This pattern is strict. If the user rejects measurement, PostHog stays absent and the event is not sent. There is no app-level event queue in this example because the call exits before PostHog exists.

What happens when consent is withdrawn

Consent withdrawal is different from a first rejection.

If a user rejects measurement on the first visit, PostHog has not loaded in the after-consent setup. c15t records the choice, and the page can continue without a reload.

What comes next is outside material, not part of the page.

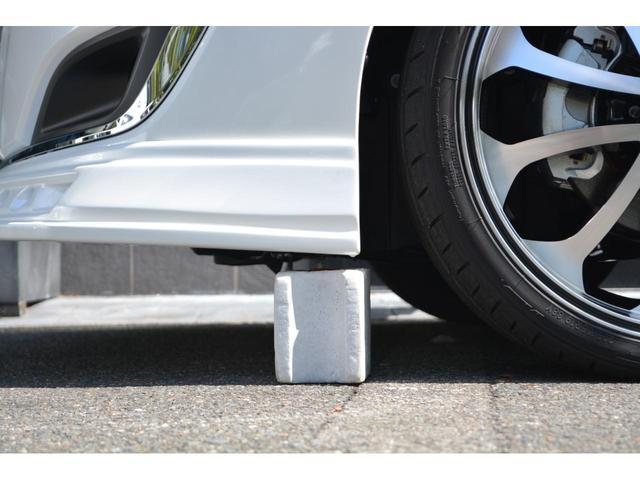 Gi 8人乗 ZEUS新車カスタムコンプリートカー・エアロ・F/S/R・グリル・FT・リアウィング・車高調・19インチAW・マフラー・カロッツェリア楽ナビ・ETC・バックカメラ(12枚目)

If a user previously granted measurement and later withdraws it, c15t reloads the page by default. The reload creates a fresh JavaScript context. On the next load, c15t reads the updated consent state and does not inject PostHog.

That default reload matters because JavaScript cannot reliably clean up every trace of a third-party script after it has run. Some cookies may be httpOnly, scoped to another domain, or stored outside normal cookies. A loaded SDK can also keep timers, event listeners, and in-memory state until the page unloads.

For the strict after-consent setup, expect this behavior:

QuestionAnswer
Does PostHog stop?Yes. c15t stops loading it after the reload because measurement consent is no longer present.
Are cookies removed?c15t gates the script that creates most third-party cookies. It does not promise to delete every cookie or storage entry a vendor may have set before withdrawal.
Is the page reloaded?Yes, by default, when consent is revoked after scripts have already run. c15t documents this as the reliable cleanup path.
What happens to queued events?With the guarded after-consent example, rejected-consent calls are not queued. In other PostHog modes, pending events before the bootstrap or consent sync may be dropped.

You can change revocation reload behavior with reloadOnConsentRevoked: false, but only do that if you have your own cleanup strategy for every loaded SDK.

Verify the consent boundary

Run the app locally.

bash
npm run dev

Use a clean browser profile and open DevTools.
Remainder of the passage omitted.